To respond to that argument, God's omniscience and omnipotence do not need to be denied. Someone could just give the free-will defense. They could argue that the very act of giving people free-will counts as a good action because it allows for a greater level of moral goodness in the world. If people are not responsible for their own actions, its difficult to understand how we can hold them accountable for their actions or ascribe moral worth to their actions. To take a point from Leibniz, its about making the greatest possible world, and the greatest possible world requires free-will.

As far as the main point, I don't think many religious scholars would argue that God is not responsible for creating the world in the way that he did. It was a free choice he made, and he made a world that allows for human's to have free-will. Because he is the cause of the universe, there is a connection between how he designed the universe and the possible actions humans can make (good and bad). However, the existence of the evil resulting from human actions does not count against God's goodness given that free-will is good. Once again, the point is making the best possible world and not actually making the world with the least amount of suffering or evil. I think we can both imagine a world where no one suffers because God controls every action of the individual's inhabiting the world. I would argue that saying this is a good world in itself is inaccruate (the goodness would lie in God and his decisions-not the world itself).

Free will is pointless when the puropose is to follow someone else's will. It basically makes free will a burden rather than a gift. God is evil, because he tortures people by giving them free will, only to the demand that they submit to him and become peons.

He's not benevolent, he wants to "own us", just as Delio Said.He doesn't allow people to be free, because people live under the constant threat that disobedience will lead them to eternal suffering in hell.
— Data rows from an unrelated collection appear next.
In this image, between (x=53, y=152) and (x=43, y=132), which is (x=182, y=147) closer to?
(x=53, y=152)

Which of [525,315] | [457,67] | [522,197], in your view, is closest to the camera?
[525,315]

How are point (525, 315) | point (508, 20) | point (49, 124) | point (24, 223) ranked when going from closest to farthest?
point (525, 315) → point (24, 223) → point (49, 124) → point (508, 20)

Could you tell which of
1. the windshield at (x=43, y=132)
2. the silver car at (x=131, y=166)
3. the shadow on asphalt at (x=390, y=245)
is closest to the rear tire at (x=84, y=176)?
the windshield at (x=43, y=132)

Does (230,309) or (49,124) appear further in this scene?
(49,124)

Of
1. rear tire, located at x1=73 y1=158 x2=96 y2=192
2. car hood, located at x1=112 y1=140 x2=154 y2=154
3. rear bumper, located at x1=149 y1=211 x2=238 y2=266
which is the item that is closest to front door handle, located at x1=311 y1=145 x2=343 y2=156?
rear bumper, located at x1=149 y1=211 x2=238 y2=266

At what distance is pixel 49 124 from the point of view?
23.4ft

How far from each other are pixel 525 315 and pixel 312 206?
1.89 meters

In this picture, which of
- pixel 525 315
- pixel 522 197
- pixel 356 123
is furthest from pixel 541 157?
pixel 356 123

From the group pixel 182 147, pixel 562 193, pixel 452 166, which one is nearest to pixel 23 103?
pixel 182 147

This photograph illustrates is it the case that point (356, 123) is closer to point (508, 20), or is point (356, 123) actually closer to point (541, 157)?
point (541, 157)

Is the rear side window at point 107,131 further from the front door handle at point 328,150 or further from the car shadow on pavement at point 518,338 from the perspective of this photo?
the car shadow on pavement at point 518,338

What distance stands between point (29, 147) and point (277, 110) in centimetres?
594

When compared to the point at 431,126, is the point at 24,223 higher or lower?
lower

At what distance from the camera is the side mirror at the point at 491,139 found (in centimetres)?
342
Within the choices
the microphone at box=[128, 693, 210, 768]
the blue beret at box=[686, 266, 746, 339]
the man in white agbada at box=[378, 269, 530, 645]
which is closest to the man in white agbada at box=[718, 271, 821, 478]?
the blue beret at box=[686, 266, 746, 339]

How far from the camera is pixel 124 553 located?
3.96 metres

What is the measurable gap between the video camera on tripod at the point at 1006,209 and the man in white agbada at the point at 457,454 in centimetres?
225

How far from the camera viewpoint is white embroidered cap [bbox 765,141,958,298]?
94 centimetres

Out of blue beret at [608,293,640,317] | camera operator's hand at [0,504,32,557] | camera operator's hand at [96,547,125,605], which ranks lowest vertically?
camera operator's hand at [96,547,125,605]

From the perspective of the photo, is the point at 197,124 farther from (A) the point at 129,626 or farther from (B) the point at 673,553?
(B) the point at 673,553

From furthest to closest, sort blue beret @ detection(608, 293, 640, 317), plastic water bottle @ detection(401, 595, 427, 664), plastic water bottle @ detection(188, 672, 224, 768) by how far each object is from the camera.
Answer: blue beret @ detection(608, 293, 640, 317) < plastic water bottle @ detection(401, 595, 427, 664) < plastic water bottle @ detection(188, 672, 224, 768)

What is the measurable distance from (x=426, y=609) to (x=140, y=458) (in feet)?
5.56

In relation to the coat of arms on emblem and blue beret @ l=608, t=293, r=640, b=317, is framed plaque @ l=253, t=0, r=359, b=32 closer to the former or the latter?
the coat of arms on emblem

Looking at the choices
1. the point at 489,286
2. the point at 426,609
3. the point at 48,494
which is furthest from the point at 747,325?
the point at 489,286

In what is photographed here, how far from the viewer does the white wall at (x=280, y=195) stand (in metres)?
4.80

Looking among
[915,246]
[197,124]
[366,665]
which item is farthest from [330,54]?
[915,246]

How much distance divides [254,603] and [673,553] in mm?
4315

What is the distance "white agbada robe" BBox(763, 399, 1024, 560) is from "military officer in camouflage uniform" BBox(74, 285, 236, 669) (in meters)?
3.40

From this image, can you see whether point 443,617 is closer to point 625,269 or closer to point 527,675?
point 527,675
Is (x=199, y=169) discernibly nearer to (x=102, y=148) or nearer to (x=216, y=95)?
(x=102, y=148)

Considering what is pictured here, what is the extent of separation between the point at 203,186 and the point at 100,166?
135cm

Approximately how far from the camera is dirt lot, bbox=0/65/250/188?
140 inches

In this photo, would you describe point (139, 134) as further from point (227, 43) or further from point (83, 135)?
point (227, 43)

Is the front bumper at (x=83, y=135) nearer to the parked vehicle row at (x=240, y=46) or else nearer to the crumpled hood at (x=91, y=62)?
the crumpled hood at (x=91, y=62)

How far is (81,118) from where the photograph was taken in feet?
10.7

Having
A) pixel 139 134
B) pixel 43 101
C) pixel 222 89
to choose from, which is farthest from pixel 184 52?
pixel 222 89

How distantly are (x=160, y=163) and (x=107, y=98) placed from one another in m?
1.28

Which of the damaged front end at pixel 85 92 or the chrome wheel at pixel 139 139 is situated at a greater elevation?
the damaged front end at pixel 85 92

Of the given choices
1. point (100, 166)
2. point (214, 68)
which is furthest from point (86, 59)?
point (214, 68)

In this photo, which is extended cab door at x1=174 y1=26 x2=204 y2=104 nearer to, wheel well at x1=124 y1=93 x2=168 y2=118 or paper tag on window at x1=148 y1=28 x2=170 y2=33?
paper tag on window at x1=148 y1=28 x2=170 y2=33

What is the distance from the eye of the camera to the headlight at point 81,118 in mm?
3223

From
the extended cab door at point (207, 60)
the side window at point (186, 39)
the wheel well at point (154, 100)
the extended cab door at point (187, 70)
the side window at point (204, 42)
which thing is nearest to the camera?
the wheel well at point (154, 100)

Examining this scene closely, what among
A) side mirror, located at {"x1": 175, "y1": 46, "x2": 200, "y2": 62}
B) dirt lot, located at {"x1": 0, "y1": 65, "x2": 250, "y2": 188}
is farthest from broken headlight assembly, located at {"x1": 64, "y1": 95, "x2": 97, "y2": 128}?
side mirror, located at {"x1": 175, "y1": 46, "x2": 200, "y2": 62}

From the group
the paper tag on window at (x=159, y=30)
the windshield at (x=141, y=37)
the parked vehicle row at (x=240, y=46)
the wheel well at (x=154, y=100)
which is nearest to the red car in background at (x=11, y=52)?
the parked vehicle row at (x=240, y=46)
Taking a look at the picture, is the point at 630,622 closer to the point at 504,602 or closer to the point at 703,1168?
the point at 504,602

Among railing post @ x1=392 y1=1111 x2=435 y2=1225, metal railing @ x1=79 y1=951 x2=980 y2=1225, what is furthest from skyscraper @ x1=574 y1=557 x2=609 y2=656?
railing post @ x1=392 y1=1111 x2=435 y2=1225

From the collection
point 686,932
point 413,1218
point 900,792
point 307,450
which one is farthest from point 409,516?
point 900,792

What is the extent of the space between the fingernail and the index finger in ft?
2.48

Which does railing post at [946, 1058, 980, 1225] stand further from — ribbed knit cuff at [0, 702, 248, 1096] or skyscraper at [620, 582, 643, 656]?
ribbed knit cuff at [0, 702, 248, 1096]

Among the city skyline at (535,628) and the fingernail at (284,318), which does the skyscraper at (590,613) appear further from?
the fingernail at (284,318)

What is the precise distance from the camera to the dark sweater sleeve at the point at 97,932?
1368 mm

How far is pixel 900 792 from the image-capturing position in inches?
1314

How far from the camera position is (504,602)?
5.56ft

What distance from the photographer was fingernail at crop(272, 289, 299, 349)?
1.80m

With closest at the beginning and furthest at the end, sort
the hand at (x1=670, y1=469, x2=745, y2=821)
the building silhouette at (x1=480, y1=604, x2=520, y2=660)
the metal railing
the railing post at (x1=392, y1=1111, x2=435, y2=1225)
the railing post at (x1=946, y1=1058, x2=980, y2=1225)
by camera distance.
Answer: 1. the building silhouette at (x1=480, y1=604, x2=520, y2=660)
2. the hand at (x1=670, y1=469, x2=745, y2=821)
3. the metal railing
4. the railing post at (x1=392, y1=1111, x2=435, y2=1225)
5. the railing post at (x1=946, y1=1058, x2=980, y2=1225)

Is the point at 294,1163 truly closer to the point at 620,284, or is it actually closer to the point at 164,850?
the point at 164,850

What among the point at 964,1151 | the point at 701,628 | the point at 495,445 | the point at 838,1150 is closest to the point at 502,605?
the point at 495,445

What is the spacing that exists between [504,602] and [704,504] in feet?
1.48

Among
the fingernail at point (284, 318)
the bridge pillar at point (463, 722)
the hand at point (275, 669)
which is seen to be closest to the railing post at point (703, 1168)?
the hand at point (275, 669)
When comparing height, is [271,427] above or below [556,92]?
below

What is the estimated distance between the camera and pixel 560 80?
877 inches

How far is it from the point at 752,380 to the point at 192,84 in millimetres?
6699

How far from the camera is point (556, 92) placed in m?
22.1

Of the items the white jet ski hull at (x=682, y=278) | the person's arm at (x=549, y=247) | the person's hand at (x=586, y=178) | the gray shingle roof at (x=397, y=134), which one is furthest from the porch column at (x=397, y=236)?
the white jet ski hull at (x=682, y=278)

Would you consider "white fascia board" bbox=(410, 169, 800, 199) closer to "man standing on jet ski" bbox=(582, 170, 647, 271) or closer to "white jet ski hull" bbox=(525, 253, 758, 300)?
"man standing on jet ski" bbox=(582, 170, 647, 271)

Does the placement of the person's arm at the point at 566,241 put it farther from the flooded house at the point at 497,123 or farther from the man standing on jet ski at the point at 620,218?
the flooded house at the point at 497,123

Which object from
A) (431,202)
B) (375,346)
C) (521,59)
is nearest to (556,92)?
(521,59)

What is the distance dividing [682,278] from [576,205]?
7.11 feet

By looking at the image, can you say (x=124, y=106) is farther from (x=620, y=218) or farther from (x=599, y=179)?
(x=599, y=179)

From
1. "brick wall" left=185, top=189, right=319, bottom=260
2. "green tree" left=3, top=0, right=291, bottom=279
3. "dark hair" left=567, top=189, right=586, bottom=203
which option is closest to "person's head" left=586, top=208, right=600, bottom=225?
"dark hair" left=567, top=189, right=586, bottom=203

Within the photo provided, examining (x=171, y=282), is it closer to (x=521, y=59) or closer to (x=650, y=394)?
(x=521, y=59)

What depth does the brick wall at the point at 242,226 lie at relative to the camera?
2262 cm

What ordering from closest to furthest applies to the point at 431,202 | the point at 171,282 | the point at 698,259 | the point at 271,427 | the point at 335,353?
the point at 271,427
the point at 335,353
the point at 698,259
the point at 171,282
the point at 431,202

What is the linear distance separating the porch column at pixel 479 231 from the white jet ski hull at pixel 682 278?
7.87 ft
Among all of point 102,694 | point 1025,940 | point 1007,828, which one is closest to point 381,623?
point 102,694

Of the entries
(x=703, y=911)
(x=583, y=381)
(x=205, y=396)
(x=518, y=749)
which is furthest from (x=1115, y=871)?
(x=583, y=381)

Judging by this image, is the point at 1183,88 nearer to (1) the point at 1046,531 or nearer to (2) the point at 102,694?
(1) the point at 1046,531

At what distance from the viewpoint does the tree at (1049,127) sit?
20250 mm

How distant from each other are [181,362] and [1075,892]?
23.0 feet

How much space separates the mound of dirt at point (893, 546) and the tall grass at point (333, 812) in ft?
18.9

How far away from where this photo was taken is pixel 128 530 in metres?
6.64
And these rules that need to be obeyed aren't all rational, made to protect humans, but many of them are irrational whims (the ration behind them is "because I say so"), power games which have the purpose to destroy individuality, freedom of thought and eventually even free will.


You speak of the Christian God as if it were the only possible God, therefore your arguement only works against him.

True, but I was actually talking about Christianity in my original post. I also think sapphi was justified in making the assumption given the topic of the thread and the debates taking place.

You do bring up a good point though. The questions of free-will, God's goodness, and the existence of evil are only relevant to theistic or religious conceptions of God. Deistic conceptions of God are going to be outside these criticisms, for the most part. Point being, atheists can't disprove God by showing how free-will, God's goodness, and the existence of evil are incompatible. If they could show the incompatibility, they would only show that theistic conceptions of God are inaccurate.